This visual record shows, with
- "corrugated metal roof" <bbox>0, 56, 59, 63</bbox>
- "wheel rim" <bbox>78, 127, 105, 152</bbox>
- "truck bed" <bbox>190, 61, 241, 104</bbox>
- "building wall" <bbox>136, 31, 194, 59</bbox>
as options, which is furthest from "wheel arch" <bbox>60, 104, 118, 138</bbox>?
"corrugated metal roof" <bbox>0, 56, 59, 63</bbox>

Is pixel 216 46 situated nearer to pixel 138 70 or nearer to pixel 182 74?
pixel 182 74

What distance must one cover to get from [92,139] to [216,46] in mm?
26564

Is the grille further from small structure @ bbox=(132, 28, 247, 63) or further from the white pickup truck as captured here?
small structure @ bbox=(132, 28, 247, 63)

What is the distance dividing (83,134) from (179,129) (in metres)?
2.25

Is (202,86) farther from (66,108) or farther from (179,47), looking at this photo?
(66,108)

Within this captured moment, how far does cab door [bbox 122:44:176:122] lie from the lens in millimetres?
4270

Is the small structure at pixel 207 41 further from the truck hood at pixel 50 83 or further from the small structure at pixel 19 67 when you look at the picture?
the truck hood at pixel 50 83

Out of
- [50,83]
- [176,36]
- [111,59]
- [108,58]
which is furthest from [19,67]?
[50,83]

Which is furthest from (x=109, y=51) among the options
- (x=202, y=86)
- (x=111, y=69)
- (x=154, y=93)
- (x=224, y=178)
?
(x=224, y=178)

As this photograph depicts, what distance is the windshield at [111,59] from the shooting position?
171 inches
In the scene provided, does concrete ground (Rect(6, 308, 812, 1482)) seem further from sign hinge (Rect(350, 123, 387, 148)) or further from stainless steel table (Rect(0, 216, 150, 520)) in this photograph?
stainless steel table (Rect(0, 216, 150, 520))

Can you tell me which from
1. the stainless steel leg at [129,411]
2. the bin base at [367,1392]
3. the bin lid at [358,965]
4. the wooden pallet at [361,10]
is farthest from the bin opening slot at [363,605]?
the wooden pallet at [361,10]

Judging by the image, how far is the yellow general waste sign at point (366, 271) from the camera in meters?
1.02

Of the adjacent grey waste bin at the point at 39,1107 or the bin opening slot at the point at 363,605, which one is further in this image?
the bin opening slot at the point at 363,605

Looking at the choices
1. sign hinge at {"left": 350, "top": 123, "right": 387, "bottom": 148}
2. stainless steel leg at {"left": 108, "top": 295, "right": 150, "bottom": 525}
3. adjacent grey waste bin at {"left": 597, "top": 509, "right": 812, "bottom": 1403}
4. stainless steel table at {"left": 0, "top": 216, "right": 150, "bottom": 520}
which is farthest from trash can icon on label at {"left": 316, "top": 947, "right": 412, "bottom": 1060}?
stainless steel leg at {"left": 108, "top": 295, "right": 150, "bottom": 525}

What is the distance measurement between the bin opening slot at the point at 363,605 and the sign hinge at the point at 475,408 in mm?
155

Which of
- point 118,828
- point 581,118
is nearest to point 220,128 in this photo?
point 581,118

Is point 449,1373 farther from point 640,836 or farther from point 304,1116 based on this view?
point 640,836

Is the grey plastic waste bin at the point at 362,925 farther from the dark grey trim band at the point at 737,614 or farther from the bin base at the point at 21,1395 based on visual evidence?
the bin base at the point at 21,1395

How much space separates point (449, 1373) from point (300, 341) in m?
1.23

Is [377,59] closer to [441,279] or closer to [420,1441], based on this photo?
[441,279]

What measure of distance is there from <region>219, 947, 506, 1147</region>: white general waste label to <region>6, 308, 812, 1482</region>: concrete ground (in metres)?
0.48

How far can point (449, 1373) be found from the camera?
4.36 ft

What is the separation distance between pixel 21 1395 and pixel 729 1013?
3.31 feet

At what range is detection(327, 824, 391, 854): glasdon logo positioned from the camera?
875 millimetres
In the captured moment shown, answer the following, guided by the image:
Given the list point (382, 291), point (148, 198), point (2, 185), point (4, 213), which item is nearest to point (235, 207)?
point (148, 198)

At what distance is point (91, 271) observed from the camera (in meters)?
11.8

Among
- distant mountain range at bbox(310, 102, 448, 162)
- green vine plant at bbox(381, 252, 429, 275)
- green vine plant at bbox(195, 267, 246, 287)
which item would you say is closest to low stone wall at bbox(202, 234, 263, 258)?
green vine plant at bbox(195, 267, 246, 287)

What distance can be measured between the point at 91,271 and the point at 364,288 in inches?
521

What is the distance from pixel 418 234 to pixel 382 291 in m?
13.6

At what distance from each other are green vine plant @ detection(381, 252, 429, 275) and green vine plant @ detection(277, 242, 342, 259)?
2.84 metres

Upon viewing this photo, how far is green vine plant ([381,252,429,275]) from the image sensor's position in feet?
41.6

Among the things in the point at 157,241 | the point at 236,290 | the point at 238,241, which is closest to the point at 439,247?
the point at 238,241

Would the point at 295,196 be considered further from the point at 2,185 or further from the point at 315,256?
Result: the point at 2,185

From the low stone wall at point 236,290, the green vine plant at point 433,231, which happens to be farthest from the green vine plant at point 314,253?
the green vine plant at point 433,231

● **DO THIS**: Reproduce all of the material above verbatim, from the first line to the last.

● **SOLUTION TO THE EXERCISE**:
This visual record shows, with
- "corrugated metal roof" <bbox>0, 56, 59, 63</bbox>
- "wheel rim" <bbox>78, 127, 105, 152</bbox>
- "truck bed" <bbox>190, 61, 241, 104</bbox>
- "building wall" <bbox>136, 31, 194, 59</bbox>
as options, which is furthest from "wheel arch" <bbox>60, 104, 118, 138</bbox>?
"corrugated metal roof" <bbox>0, 56, 59, 63</bbox>

Is pixel 216 46 situated nearer to pixel 138 70 or nearer to pixel 182 74?
pixel 182 74

What distance must one cover to get from [92,139] to [216,46] in mm?
26564

Is the grille further from small structure @ bbox=(132, 28, 247, 63) or further from the white pickup truck as captured here?
small structure @ bbox=(132, 28, 247, 63)

What is the distance dividing (83,134) from (179,129) (in metres)?
2.25

Is (202,86) farther from (66,108) or farther from (179,47), looking at this photo?
(66,108)

Within this captured moment, how far does cab door [bbox 122:44:176:122] lie from the lens in millimetres?
4270

Is the small structure at pixel 207 41 further from the truck hood at pixel 50 83 or further from the small structure at pixel 19 67 when you look at the picture?
the truck hood at pixel 50 83

Out of
- [50,83]
- [176,36]
- [111,59]
- [108,58]
which is furthest from [19,67]?
[50,83]

Which is furthest from (x=109, y=51) among the options
- (x=202, y=86)
- (x=111, y=69)
- (x=154, y=93)
- (x=224, y=178)
?
(x=224, y=178)

As this photograph depicts, what distance is the windshield at [111,59] from the shooting position?
171 inches
In the scene provided, does concrete ground (Rect(6, 308, 812, 1482)) seem further from sign hinge (Rect(350, 123, 387, 148)) or further from stainless steel table (Rect(0, 216, 150, 520)) in this photograph?
stainless steel table (Rect(0, 216, 150, 520))

Can you tell me which from
1. the stainless steel leg at [129,411]
2. the bin base at [367,1392]
3. the bin lid at [358,965]
4. the wooden pallet at [361,10]
is farthest from the bin opening slot at [363,605]?
the wooden pallet at [361,10]

Judging by the image, how far is the yellow general waste sign at point (366, 271) from the camera in meters?
1.02

Of the adjacent grey waste bin at the point at 39,1107 or the bin opening slot at the point at 363,605, which one is further in this image?
the bin opening slot at the point at 363,605

Looking at the choices
1. sign hinge at {"left": 350, "top": 123, "right": 387, "bottom": 148}
2. stainless steel leg at {"left": 108, "top": 295, "right": 150, "bottom": 525}
3. adjacent grey waste bin at {"left": 597, "top": 509, "right": 812, "bottom": 1403}
4. stainless steel table at {"left": 0, "top": 216, "right": 150, "bottom": 520}
which is farthest from trash can icon on label at {"left": 316, "top": 947, "right": 412, "bottom": 1060}?
stainless steel leg at {"left": 108, "top": 295, "right": 150, "bottom": 525}

What is the distance measurement between the bin opening slot at the point at 363,605 and the sign hinge at the point at 475,408 in mm?
155

Which of
- point 118,828
- point 581,118
is nearest to point 220,128 in this photo?
point 581,118

Is point 449,1373 farther from point 640,836 or farther from point 304,1116 based on this view?
point 640,836

Is the grey plastic waste bin at the point at 362,925 farther from the dark grey trim band at the point at 737,614 or farther from the bin base at the point at 21,1395 based on visual evidence?
the bin base at the point at 21,1395

How much space separates point (449, 1373) from point (300, 341) in m?
1.23

Is [377,59] closer to [441,279] or closer to [420,1441], based on this photo?
[441,279]

What measure of distance is there from <region>219, 947, 506, 1147</region>: white general waste label to <region>6, 308, 812, 1482</region>: concrete ground (in metres)?
0.48

How far can point (449, 1373) be found from the camera?
4.36 ft

What is the separation distance between pixel 21 1395 and pixel 729 1013?
3.31 feet

At what range is detection(327, 824, 391, 854): glasdon logo positioned from the camera?
875 millimetres
In the captured moment shown, answer the following, guided by the image:
Given the list point (382, 291), point (148, 198), point (2, 185), point (4, 213), which item is nearest to point (235, 207)?
point (148, 198)

At what distance is point (91, 271) observed from the camera (in meters)?
11.8

Among
- distant mountain range at bbox(310, 102, 448, 162)
- green vine plant at bbox(381, 252, 429, 275)
- green vine plant at bbox(195, 267, 246, 287)
which item would you say is closest to low stone wall at bbox(202, 234, 263, 258)?
green vine plant at bbox(195, 267, 246, 287)

What distance can be measured between the point at 91,271 and the point at 364,288 in inches?
521

What is the distance from pixel 418 234 to pixel 382 291 in m?
13.6

At what distance from each other are green vine plant @ detection(381, 252, 429, 275) and green vine plant @ detection(277, 242, 342, 259)?
2.84 metres

Upon viewing this photo, how far is green vine plant ([381,252,429,275]) from the image sensor's position in feet?
41.6

Among the things in the point at 157,241 | the point at 236,290 | the point at 238,241, which is closest to the point at 439,247?
the point at 238,241

Would the point at 295,196 be considered further from the point at 2,185 or further from the point at 315,256?
Result: the point at 2,185

From the low stone wall at point 236,290, the green vine plant at point 433,231, which happens to be farthest from the green vine plant at point 314,253?
the green vine plant at point 433,231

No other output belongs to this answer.